:: Task ::
Can you set out the entries as a Markdown table with the columns Row and Line? Start at the line that contains "In terms of", continue through the final line of the entries, and leave out blank lines.

:: Provided entries ::
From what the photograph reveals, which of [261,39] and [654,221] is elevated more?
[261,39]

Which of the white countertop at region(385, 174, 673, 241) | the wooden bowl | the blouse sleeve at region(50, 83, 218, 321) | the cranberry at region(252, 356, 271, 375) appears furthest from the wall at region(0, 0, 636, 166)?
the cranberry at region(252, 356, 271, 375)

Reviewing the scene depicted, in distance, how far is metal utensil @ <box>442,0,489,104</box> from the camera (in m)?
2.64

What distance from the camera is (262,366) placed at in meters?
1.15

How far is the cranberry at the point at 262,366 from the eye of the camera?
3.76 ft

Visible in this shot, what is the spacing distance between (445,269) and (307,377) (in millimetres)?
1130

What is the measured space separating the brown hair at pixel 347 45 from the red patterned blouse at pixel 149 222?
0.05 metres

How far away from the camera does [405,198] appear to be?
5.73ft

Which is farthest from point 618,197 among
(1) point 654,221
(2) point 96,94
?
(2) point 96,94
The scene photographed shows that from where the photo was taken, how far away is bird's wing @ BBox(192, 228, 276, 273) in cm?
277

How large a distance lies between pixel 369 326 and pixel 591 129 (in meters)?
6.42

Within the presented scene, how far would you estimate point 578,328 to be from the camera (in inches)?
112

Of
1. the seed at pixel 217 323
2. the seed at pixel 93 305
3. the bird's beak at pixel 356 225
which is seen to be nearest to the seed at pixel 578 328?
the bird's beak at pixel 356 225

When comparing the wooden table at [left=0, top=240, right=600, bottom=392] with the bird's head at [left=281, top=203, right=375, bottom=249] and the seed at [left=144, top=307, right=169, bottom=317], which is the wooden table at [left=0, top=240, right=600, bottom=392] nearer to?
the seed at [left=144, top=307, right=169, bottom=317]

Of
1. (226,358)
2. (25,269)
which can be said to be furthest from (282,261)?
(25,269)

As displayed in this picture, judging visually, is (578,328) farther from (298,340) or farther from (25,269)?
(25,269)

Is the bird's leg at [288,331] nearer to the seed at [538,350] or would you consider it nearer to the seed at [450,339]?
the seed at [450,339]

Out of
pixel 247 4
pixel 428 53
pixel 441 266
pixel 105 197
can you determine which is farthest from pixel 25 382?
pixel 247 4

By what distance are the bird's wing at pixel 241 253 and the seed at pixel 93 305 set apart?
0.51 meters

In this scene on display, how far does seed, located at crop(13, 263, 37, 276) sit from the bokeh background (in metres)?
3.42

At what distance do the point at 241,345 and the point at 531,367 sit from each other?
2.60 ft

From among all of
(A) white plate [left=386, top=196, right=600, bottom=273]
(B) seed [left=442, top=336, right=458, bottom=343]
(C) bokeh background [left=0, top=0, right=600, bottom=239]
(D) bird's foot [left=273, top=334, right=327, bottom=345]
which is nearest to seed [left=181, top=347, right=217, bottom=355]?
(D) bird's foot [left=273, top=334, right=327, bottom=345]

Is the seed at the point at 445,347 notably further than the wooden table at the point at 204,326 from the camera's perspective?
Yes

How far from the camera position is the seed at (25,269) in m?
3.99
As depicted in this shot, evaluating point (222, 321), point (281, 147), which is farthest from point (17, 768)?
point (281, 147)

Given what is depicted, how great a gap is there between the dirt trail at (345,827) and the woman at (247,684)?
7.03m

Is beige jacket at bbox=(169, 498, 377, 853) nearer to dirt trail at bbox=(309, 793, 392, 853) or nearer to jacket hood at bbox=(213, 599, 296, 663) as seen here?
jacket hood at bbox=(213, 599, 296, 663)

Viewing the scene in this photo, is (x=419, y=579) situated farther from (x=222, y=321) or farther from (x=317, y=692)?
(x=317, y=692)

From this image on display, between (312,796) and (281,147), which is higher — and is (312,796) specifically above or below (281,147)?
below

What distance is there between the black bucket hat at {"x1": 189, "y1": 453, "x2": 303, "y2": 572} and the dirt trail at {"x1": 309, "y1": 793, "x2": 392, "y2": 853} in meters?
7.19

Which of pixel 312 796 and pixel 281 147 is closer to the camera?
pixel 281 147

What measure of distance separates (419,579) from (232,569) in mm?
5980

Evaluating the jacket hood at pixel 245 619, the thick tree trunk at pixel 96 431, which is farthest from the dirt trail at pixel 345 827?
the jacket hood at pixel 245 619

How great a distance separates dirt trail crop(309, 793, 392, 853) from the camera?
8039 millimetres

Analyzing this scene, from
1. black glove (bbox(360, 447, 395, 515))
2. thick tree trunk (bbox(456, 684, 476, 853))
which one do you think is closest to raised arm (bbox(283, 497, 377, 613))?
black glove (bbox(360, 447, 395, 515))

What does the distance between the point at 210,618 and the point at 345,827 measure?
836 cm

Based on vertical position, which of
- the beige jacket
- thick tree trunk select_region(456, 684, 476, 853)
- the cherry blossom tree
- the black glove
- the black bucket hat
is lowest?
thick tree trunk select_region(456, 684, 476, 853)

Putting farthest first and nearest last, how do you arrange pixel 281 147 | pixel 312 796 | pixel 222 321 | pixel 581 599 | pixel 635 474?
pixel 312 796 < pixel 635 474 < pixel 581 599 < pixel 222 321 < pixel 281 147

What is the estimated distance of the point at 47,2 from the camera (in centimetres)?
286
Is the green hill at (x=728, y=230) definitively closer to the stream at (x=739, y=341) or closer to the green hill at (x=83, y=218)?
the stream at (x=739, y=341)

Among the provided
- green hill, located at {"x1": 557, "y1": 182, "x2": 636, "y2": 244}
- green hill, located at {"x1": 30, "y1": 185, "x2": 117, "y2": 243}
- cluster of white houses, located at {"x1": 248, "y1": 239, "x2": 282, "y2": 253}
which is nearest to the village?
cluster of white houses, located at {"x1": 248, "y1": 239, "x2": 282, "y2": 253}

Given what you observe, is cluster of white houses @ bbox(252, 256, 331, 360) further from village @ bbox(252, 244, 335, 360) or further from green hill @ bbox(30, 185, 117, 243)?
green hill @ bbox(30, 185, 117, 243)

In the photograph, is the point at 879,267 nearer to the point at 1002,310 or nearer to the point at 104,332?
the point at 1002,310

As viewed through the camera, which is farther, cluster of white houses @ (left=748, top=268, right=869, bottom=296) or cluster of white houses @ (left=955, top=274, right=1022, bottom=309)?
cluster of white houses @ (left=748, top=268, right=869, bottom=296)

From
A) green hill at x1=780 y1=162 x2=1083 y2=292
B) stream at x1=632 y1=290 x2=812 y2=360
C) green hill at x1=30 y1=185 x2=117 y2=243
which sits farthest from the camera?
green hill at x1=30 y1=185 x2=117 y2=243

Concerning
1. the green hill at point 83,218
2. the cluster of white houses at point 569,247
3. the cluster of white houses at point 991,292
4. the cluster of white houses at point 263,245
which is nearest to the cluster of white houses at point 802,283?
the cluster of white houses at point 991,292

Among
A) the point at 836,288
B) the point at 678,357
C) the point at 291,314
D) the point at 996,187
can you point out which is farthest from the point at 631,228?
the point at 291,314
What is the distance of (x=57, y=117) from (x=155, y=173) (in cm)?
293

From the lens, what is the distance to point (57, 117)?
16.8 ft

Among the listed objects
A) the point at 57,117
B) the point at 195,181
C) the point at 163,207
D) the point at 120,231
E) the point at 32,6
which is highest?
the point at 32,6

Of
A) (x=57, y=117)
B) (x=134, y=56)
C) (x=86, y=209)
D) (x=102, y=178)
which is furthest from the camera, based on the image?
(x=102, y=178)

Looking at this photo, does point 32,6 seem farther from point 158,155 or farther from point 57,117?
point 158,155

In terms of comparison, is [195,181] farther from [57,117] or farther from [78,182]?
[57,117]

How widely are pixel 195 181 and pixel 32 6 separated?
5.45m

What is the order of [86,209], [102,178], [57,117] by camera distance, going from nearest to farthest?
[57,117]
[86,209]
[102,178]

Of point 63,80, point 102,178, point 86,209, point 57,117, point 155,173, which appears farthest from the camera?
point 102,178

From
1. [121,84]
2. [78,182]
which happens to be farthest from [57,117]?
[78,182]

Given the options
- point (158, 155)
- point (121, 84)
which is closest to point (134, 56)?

:: Task solution ::
| Row | Line |
|---|---|
| 1 | In terms of comparison, is [195,181] farther from [57,117] or farther from [78,182]? |
| 2 | [57,117] |
| 3 | How widely are pixel 195 181 and pixel 32 6 separated? |
| 4 | 5.45m |
| 5 | What is the order of [86,209], [102,178], [57,117] by camera distance, going from nearest to farthest? |
| 6 | [57,117] |
| 7 | [86,209] |
| 8 | [102,178] |
| 9 | Of point 63,80, point 102,178, point 86,209, point 57,117, point 155,173, which appears farthest from the camera? |
| 10 | point 102,178 |
| 11 | From |
| 12 | 1. [121,84] |
| 13 | 2. [78,182] |
| 14 | which happens to be farthest from [57,117]? |
| 15 | [78,182] |
| 16 | Given the options |
| 17 | - point (158, 155) |
| 18 | - point (121, 84) |
| 19 | which is closest to point (134, 56)? |